A step-by-step guide for application is posted as motorists wait for their drivers license at the releasing office of the Land Transportation Office (LTO) in Quezon City, Aug. 29, 2017. Jonathan Cellona, ABS-CBN News/File
MANILA (UPDATE)— Overseas Filipino workers may be prioritized in the release of plastic driver's license cards, which are facing a shortage, the new officer-in-charge of the Land Transportation Office said on Thursday.
Currently, applicants receive driver’s licenses printed on paper. Only 53,000 plastic cards for driver's licenses are left, said LTO officer-in-charge Hector Villacorta, a former assistant secretary at the transportation department.
"During the turnover, ini-meeting ko na yung mga division chief, sabi ko siguro dapat inuhin yung mga departing OFWs na kailangan yung totoong lisensya ang magamit nila... kung saan man sila pupunta, para naman magkatrabaho sila. Baka hindi tanggapin yung papel [abroad]," he told ABS-CBN's TeleRadyo.
(I met with the division chiefs. I told them that perhaps we should prioritize departing OFWs who need to show their license in their destination country so they could work. The paper license might not be accepted abroad.)
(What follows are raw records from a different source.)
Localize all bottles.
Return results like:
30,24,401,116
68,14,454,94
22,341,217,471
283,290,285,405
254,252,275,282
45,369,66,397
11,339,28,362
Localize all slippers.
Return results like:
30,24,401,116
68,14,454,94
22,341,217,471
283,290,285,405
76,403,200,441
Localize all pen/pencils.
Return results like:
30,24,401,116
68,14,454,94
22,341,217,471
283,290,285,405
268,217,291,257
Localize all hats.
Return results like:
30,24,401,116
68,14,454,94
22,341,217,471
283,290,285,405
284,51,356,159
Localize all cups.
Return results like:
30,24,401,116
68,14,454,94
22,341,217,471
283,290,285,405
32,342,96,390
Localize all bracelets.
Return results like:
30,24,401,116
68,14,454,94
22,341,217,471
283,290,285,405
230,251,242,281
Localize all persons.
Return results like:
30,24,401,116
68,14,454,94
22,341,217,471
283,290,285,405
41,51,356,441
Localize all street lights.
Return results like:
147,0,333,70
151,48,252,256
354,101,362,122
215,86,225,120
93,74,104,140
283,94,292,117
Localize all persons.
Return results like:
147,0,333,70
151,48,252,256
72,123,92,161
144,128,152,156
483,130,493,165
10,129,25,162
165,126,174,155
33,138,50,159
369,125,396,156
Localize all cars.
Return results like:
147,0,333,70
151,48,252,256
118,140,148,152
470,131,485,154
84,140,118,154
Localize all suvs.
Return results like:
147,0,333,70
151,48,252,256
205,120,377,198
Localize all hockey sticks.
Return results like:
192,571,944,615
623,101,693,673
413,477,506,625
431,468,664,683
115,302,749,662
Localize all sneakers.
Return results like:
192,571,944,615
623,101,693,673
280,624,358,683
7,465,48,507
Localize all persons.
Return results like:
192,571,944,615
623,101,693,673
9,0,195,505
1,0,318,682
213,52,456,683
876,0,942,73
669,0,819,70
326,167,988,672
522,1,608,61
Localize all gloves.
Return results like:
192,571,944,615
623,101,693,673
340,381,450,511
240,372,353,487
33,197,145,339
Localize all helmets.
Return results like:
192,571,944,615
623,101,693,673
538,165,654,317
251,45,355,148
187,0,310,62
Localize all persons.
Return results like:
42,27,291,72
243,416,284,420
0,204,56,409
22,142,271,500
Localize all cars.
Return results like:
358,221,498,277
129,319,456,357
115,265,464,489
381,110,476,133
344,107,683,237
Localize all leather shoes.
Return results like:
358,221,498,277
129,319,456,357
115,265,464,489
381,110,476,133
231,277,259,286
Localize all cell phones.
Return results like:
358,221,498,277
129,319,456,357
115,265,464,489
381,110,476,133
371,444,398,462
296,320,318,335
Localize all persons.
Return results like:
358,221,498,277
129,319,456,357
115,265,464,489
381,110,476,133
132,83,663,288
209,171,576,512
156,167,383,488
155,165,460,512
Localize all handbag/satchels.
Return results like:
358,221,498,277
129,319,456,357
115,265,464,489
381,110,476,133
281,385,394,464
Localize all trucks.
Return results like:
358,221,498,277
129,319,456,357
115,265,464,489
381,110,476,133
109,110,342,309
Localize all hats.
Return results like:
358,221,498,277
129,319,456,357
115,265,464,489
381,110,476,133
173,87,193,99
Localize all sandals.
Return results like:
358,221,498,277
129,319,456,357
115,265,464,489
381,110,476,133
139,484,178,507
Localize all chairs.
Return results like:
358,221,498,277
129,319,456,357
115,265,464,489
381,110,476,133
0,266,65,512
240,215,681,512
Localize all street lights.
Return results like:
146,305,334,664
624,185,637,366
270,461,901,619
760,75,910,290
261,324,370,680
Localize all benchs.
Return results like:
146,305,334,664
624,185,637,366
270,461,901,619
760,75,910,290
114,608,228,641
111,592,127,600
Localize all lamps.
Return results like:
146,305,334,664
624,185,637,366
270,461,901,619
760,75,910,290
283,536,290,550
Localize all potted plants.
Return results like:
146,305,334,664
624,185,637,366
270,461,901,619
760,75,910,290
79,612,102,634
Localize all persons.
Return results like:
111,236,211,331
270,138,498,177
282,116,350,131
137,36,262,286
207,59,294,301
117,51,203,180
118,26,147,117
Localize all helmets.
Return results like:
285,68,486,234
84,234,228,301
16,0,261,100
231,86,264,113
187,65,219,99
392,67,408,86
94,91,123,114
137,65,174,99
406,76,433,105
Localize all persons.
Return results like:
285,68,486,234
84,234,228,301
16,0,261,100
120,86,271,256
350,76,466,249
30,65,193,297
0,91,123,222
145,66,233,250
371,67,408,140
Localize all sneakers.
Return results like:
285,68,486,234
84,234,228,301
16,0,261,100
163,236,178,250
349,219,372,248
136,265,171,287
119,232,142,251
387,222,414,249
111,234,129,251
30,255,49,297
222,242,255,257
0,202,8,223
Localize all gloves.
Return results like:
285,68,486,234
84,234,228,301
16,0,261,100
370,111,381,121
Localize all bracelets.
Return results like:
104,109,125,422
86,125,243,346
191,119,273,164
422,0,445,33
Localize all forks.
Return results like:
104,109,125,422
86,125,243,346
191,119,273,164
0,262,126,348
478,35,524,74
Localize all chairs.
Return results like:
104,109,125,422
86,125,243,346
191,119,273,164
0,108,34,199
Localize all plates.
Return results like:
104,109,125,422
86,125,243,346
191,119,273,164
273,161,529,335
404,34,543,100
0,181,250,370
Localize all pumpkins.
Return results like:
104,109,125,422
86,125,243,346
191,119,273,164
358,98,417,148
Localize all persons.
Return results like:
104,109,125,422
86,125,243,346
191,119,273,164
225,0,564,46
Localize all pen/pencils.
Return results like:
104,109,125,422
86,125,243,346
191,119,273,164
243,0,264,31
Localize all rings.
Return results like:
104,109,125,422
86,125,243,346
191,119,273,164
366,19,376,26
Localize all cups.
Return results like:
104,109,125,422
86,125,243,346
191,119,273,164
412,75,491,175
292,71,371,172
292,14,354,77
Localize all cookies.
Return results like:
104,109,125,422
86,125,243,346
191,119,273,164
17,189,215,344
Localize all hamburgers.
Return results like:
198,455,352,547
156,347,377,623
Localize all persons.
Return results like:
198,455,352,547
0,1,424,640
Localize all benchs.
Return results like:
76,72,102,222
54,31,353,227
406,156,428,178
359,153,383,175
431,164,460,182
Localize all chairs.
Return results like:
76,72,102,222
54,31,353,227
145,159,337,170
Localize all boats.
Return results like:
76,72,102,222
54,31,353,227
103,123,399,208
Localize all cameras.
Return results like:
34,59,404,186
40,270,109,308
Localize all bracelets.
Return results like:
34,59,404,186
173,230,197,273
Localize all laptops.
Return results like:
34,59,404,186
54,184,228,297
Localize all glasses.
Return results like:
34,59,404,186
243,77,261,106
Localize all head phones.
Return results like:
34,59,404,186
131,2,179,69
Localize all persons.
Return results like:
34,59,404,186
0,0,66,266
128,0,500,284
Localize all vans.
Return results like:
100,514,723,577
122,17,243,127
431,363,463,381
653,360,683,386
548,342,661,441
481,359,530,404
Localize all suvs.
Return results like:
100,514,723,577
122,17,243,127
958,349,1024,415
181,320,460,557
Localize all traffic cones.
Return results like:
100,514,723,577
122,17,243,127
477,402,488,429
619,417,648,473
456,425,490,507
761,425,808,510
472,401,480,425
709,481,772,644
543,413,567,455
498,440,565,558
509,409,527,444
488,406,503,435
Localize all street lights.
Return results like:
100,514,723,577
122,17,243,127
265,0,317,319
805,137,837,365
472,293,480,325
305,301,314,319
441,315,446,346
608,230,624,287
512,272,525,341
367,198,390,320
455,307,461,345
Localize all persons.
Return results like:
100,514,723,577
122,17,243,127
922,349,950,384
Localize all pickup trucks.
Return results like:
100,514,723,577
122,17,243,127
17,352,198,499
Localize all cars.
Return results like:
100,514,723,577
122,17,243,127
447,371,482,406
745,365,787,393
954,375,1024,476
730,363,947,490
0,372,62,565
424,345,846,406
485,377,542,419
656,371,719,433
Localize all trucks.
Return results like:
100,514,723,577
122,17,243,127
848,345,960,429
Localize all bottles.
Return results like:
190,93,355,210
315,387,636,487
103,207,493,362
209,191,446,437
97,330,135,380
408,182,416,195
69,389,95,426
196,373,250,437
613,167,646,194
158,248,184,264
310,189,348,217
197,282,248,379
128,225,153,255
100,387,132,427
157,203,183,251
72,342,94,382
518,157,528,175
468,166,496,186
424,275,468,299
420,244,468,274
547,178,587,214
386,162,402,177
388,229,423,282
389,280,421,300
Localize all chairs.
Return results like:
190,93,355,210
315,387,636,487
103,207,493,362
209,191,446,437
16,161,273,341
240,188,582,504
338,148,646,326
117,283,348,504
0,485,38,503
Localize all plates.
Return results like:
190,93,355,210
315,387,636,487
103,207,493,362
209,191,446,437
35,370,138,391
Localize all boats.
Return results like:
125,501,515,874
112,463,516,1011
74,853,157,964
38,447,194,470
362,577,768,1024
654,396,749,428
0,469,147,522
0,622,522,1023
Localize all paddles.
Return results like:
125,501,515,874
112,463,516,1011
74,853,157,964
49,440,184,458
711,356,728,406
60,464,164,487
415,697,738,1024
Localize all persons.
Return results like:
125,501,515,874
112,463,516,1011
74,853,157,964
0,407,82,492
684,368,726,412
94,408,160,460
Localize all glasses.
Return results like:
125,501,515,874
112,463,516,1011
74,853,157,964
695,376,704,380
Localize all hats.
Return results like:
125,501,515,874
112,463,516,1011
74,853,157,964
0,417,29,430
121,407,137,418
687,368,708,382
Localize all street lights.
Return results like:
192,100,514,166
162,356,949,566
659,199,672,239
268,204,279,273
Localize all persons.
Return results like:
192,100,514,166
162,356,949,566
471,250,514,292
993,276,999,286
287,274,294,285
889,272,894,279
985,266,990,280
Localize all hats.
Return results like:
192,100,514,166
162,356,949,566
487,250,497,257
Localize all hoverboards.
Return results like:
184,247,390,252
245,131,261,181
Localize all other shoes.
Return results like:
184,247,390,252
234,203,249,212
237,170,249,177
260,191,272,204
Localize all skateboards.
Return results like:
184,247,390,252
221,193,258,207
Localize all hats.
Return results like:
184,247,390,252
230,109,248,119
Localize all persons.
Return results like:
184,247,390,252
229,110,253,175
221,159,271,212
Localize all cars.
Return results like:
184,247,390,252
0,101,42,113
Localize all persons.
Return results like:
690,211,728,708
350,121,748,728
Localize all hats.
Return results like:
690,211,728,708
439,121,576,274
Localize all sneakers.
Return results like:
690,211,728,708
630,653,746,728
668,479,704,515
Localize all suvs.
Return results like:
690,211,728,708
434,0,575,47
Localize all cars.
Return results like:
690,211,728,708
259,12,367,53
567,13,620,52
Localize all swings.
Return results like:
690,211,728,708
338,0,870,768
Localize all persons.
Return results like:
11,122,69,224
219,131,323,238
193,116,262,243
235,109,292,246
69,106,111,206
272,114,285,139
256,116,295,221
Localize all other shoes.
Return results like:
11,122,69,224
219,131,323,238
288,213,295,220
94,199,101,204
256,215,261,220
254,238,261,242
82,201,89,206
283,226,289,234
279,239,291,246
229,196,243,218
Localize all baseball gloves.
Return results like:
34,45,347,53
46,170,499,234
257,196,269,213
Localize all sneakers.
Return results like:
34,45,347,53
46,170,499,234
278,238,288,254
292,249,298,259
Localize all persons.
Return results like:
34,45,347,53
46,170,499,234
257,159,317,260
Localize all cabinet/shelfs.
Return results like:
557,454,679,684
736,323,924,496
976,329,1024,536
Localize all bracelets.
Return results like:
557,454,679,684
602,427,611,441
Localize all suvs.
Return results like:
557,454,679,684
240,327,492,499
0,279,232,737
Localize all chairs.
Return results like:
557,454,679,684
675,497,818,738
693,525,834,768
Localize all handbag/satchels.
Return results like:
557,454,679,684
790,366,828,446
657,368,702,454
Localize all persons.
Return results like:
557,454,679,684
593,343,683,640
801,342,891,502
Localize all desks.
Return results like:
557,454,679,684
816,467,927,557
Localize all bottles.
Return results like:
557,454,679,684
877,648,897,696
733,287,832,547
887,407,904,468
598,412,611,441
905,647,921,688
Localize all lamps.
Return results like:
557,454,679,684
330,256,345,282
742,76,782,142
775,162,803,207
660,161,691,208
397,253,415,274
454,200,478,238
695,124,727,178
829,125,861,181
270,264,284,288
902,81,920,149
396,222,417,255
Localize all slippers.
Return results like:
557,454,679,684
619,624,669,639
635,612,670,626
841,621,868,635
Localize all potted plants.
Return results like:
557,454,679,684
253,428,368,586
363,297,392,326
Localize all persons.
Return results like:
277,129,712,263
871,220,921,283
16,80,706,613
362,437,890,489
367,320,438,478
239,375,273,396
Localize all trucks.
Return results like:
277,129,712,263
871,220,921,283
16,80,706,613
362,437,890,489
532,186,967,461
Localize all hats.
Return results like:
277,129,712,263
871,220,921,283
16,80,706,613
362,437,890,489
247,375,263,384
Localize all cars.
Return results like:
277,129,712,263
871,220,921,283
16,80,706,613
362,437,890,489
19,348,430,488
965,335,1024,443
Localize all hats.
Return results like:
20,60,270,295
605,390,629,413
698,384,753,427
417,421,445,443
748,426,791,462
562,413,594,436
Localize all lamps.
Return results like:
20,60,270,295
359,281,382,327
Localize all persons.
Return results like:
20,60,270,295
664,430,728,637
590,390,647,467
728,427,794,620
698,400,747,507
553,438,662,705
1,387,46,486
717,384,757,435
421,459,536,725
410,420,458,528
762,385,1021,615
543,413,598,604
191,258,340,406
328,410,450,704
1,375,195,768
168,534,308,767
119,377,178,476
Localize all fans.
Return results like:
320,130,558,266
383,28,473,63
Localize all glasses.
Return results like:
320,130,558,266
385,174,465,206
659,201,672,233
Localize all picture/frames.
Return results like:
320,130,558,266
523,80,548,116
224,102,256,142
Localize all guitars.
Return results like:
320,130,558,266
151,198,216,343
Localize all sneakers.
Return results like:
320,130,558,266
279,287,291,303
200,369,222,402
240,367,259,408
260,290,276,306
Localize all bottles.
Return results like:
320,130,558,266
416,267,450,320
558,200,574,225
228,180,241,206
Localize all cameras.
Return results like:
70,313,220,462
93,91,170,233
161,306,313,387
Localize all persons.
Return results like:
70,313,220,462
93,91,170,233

Villacorta replaces Jay Art Tugade, who resigned as LTO chief in late May, citing differences between his office and the Department of Transportation (DOTr), its parent agency.
Tugade and Transportation Secretary Jaime Bautista earlier gave contradicting statements about the shortage in plastic cards for driver's licenses.
Tugade had insisted that the DOTr’s January 2023 memorandum prevented LTO from procuring plastic cards. But Bautista said the LTO should have taken care of the procurement process as soon as it spotted the need.
"Ang decision namin kahapon is wala nang finger-pointing at maaaring yung sistema kasi ng procurement ay dapat pabilisin na lang. In the next 2 months, we’ll have something concrete," Villacorta said of the issue.
(We decided yesterday that there will be no more finger-pointing and the procurement system should just be fast-tracked.)
"Our process must go on even if there are changes in the leadership. ‘Pag nagbabago ng leadership, panibagong umpisa na naman e," he added.
(When the leadership changes, it starts all over again.)
In a separate interview, Villacorta said he has already made an initial assessment on the problem of fixers in the LTO
“Yung mga fixers, nag-incognito na ako kaninang umaga, umikot na ako dito sa block ng East Avenue, tinanong ko kung magkano ang ayusan dun sa mga fixers, ang sabi sa akin, 'P2,000 sir.' Meron na akong initial na assessment sa presence sa mga fixers sa mga bangketa,” he said in a public briefing.
“I would have to meet with the frontliners mamaya and to tell them that there are an honest-to-goodness against corruption here," he added.